Task requirements:
Repeat every entry exactly. Leave nothing out.

=-=-=-=-=

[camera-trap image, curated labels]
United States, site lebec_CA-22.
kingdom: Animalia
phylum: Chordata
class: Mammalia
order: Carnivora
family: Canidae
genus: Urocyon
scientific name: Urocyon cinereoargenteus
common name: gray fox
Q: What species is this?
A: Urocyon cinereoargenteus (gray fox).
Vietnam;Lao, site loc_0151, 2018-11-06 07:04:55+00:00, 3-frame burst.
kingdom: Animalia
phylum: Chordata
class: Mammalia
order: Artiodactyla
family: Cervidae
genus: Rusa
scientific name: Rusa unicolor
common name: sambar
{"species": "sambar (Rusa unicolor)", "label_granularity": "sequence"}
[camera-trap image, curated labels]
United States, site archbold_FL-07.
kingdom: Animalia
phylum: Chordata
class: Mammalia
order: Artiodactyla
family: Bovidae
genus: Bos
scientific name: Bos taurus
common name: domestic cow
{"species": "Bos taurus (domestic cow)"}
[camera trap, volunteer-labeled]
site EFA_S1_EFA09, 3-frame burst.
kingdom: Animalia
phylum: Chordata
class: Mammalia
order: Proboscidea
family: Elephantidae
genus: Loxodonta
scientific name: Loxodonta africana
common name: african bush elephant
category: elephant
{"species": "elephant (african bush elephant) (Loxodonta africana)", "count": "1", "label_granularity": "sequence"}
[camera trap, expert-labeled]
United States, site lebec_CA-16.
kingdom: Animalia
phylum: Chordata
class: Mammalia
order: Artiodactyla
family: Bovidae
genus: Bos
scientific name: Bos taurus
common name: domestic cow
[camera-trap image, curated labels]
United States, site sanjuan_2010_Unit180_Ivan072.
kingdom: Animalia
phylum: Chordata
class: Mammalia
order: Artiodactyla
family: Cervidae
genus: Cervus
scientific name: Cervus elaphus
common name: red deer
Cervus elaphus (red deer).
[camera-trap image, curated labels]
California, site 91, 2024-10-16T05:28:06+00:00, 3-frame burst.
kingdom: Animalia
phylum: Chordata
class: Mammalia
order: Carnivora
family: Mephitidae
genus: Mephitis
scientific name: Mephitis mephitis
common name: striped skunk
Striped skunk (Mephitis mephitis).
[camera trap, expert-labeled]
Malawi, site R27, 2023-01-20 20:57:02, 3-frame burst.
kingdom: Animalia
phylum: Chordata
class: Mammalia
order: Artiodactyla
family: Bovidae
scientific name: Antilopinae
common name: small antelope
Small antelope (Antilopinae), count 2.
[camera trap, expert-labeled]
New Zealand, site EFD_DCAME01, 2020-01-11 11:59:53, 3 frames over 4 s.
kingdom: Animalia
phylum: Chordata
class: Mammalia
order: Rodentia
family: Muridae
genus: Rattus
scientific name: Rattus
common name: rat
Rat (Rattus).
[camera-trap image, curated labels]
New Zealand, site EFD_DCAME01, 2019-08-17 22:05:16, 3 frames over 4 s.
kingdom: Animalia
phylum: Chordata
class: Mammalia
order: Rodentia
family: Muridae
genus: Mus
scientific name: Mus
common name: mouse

=-=-=-=-=

Answer to this problem:
[camera-trap image, curated labels]
United States, site lebec_CA-22.
kingdom: Animalia
phylum: Chordata
class: Mammalia
order: Carnivora
family: Canidae
genus: Urocyon
scientific name: Urocyon cinereoargenteus
common name: gray fox
Q: What species is this?
A: Urocyon cinereoargenteus (gray fox).
Vietnam;Lao, site loc_0151, 2018-11-06 07:04:55+00:00, 3-frame burst.
kingdom: Animalia
phylum: Chordata
class: Mammalia
order: Artiodactyla
family: Cervidae
genus: Rusa
scientific name: Rusa unicolor
common name: sambar
{"species": "sambar (Rusa unicolor)", "label_granularity": "sequence"}
[camera-trap image, curated labels]
United States, site archbold_FL-07.
kingdom: Animalia
phylum: Chordata
class: Mammalia
order: Artiodactyla
family: Bovidae
genus: Bos
scientific name: Bos taurus
common name: domestic cow
{"species": "Bos taurus (domestic cow)"}
[camera trap, volunteer-labeled]
site EFA_S1_EFA09, 3-frame burst.
kingdom: Animalia
phylum: Chordata
class: Mammalia
order: Proboscidea
family: Elephantidae
genus: Loxodonta
scientific name: Loxodonta africana
common name: african bush elephant
category: elephant
{"species": "elephant (african bush elephant) (Loxodonta africana)", "count": "1", "label_granularity": "sequence"}
[camera trap, expert-labeled]
United States, site lebec_CA-16.
kingdom: Animalia
phylum: Chordata
class: Mammalia
order: Artiodactyla
family: Bovidae
genus: Bos
scientific name: Bos taurus
common name: domestic cow
[camera-trap image, curated labels]
United States, site sanjuan_2010_Unit180_Ivan072.
kingdom: Animalia
phylum: Chordata
class: Mammalia
order: Artiodactyla
family: Cervidae
genus: Cervus
scientific name: Cervus elaphus
common name: red deer
Cervus elaphus (red deer).
[camera-trap image, curated labels]
California, site 91, 2024-10-16T05:28:06+00:00, 3-frame burst.
kingdom: Animalia
phylum: Chordata
class: Mammalia
order: Carnivora
family: Mephitidae
genus: Mephitis
scientific name: Mephitis mephitis
common name: striped skunk
Striped skunk (Mephitis mephitis).
[camera trap, expert-labeled]
Malawi, site R27, 2023-01-20 20:57:02, 3-frame burst.
kingdom: Animalia
phylum: Chordata
class: Mammalia
order: Artiodactyla
family: Bovidae
scientific name: Antilopinae
common name: small antelope
Small antelope (Antilopinae), count 2.
[camera trap, expert-labeled]
New Zealand, site EFD_DCAME01, 2020-01-11 11:59:53, 3 frames over 4 s.
kingdom: Animalia
phylum: Chordata
class: Mammalia
order: Rodentia
family: Muridae
genus: Rattus
scientific name: Rattus
common name: rat
Rat (Rattus).
[camera-trap image, curated labels]
New Zealand, site EFD_DCAME01, 2019-08-17 22:05:16, 3 frames over 4 s.
kingdom: Animalia
phylum: Chordata
class: Mammalia
order: Rodentia
family: Muridae
genus: Mus
scientific name: Mus
common name: mouse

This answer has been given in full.